Here are four high-profile instances of accused plagiarism in the world of politics:
1. Melania Trump and Michelle Obama
Melania Trump's well-received speech contained two passages which match nearly word-for-word the speech Michelle Obama delivered in 2008.
She has been criticised most of the day on social media for the alleged copying - something Donald Trump's campaign team has dismissed as "just absurd".
2. Joe Biden and Neil Kinnock
In 1987, the then-Democratic presidential candidate was accused of copying part of a political ad by former leader of the Labour party Neil Kinnock in his speech.
Biden said: "Why is it that Joe Biden is the first in his family ever to go to a university?", then listed possibilities to do with intelligence and capability, before concluding: "It's because they didn't have a platform on which to stand."
Kinnock, a few months earlier, said: "Why am I the first Kinnock in a thousand generations to be able to get to university?", then also listed possibilities along the lines of intelligence and work ethic, before concluding almost identically: "It was because there was no platform upon which they could stand."

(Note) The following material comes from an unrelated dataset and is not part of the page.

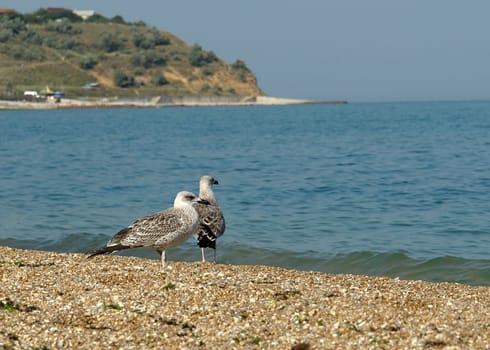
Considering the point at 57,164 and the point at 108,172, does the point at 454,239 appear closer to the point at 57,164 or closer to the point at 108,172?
the point at 108,172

3. Barack Obama and Deval Patrick
In 2008, Barack Obama was accused of plagiarism by Hillary Clinton's campaign after making a speech that had a notably similar theme to a 2006 speech by former Massachusetts governor Deval Patrick - the use of the words "just words".

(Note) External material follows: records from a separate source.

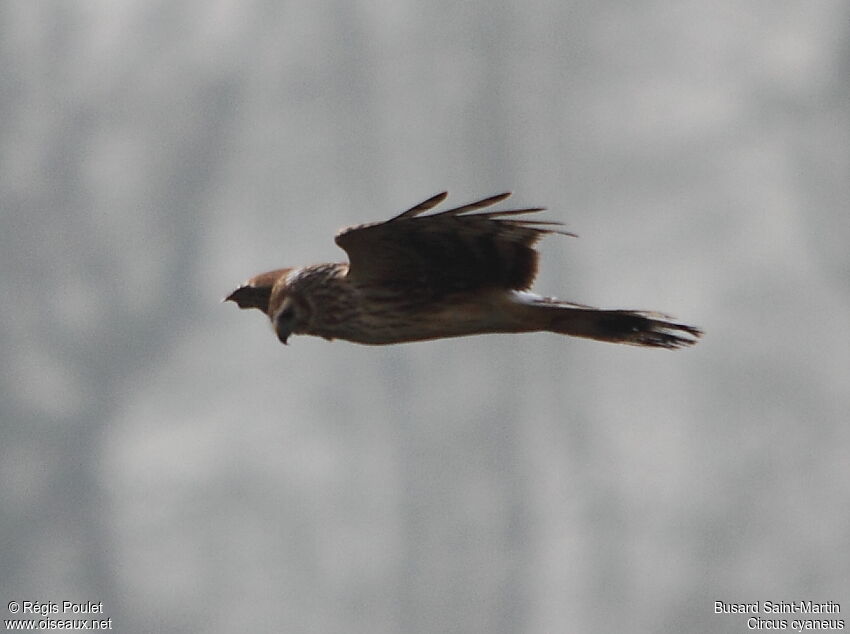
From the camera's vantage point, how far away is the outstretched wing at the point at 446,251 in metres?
8.24

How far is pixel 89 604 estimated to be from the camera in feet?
48.1

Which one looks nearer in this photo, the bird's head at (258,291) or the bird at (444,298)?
the bird at (444,298)

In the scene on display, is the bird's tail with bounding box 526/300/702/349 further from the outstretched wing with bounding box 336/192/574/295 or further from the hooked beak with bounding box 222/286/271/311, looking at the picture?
the hooked beak with bounding box 222/286/271/311

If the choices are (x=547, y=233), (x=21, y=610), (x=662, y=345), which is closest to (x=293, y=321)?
(x=547, y=233)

4. Stephen Harper and John Howard
In 2003, the former Canadian prime minister Stephen Harper made a speech on the Iraq war that was almost identical to the one made just days earlier by the then-Australian PM John Howard.
Harper's speech writer Owen Lippert had to resign as a result, explaining at the time: "Pressed for time, I was overzealous in copying segments of another world leader's speech."